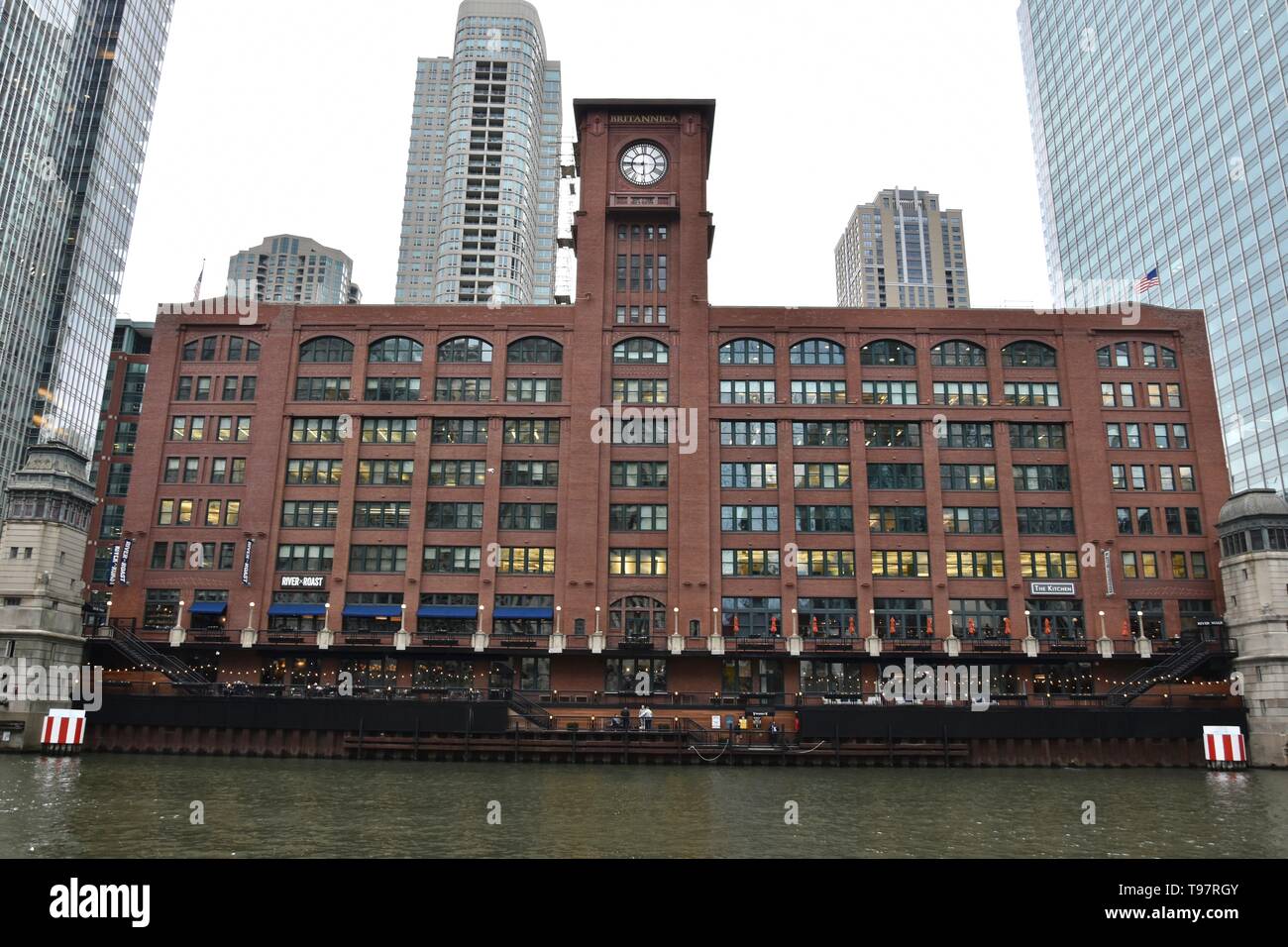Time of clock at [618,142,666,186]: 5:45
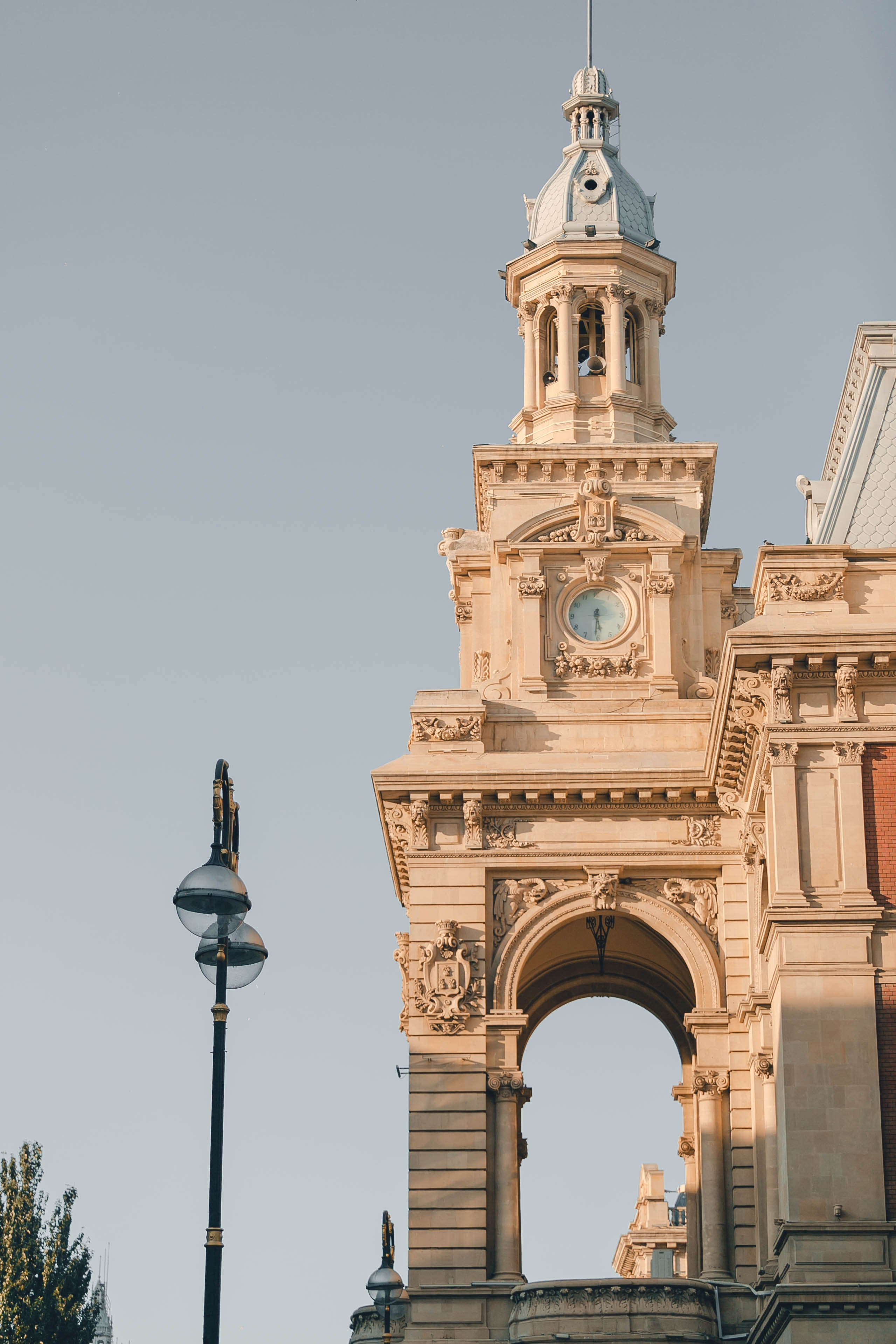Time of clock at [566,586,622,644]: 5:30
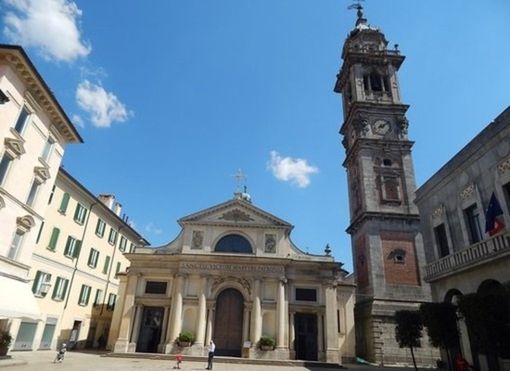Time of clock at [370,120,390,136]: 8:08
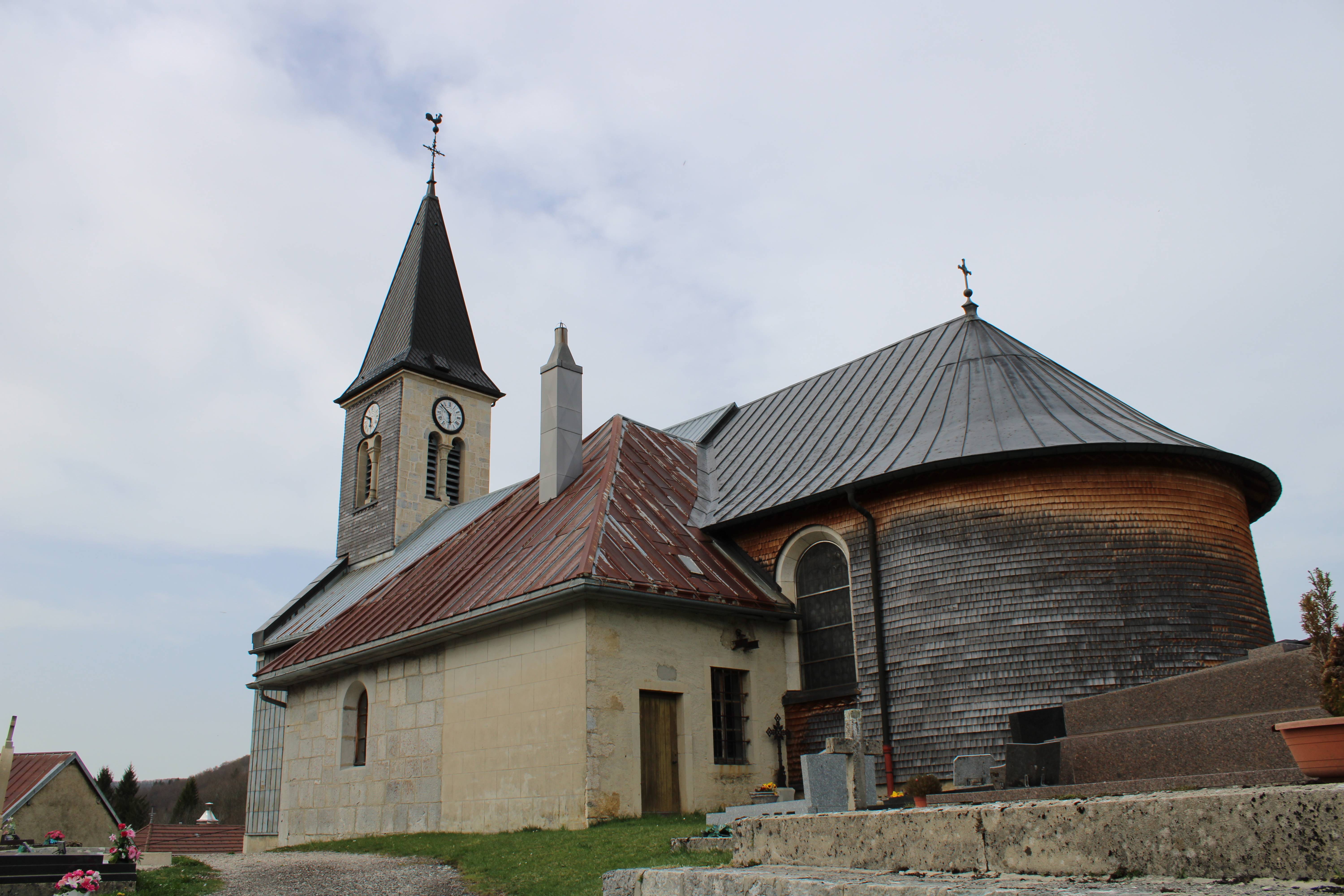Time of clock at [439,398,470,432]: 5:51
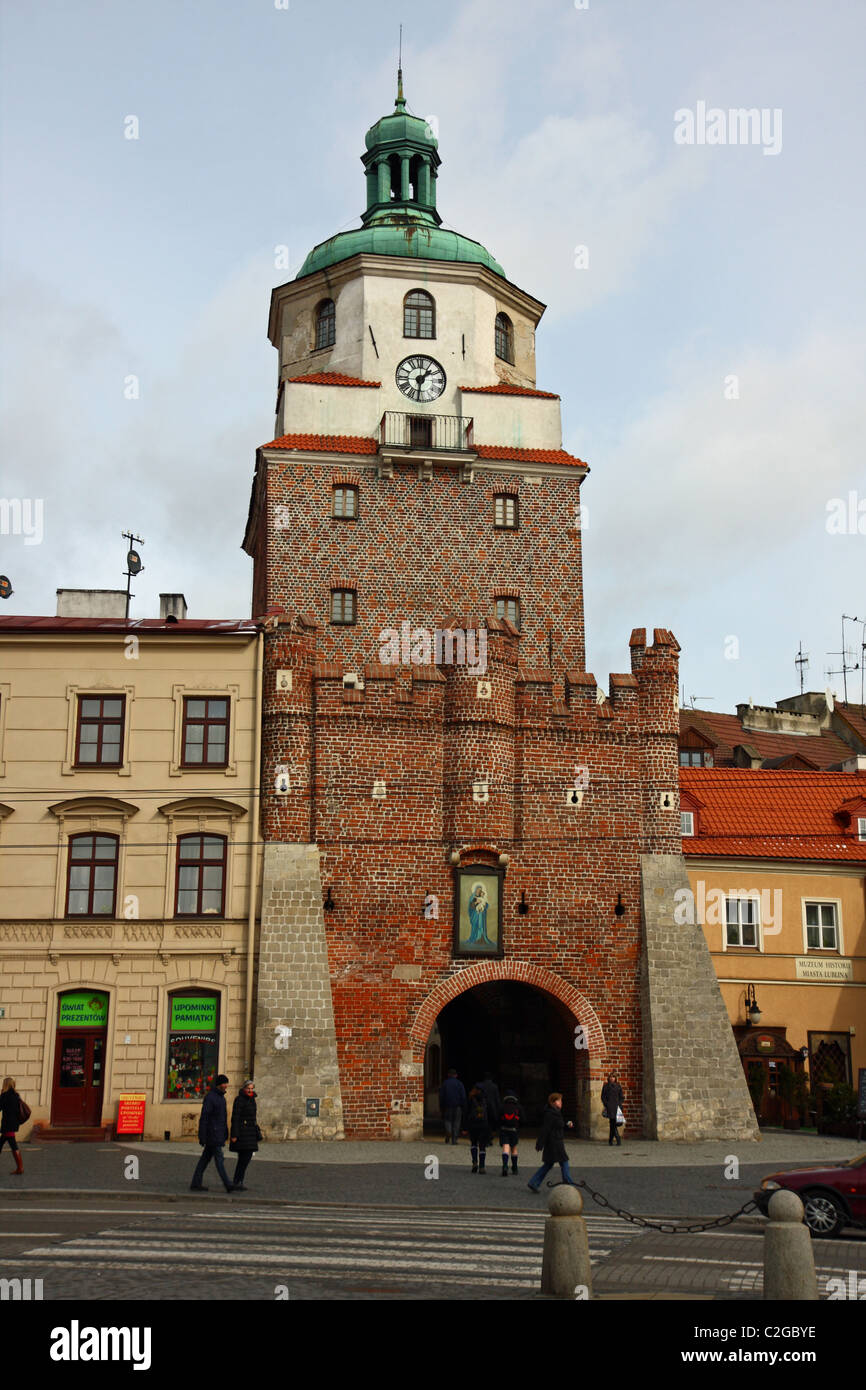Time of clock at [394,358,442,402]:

**YOUR GOAL**
Please rewrite each of these records with "clock" swapped for "watch" and everything else kept the same, and leave the pictures out.

**THE RESULT**
Time of watch at [618,142,666,186]: 5:45
Time of watch at [566,586,622,644]: 5:30
Time of watch at [370,120,390,136]: 8:08
Time of watch at [439,398,470,432]: 5:51
Time of watch at [394,358,442,402]:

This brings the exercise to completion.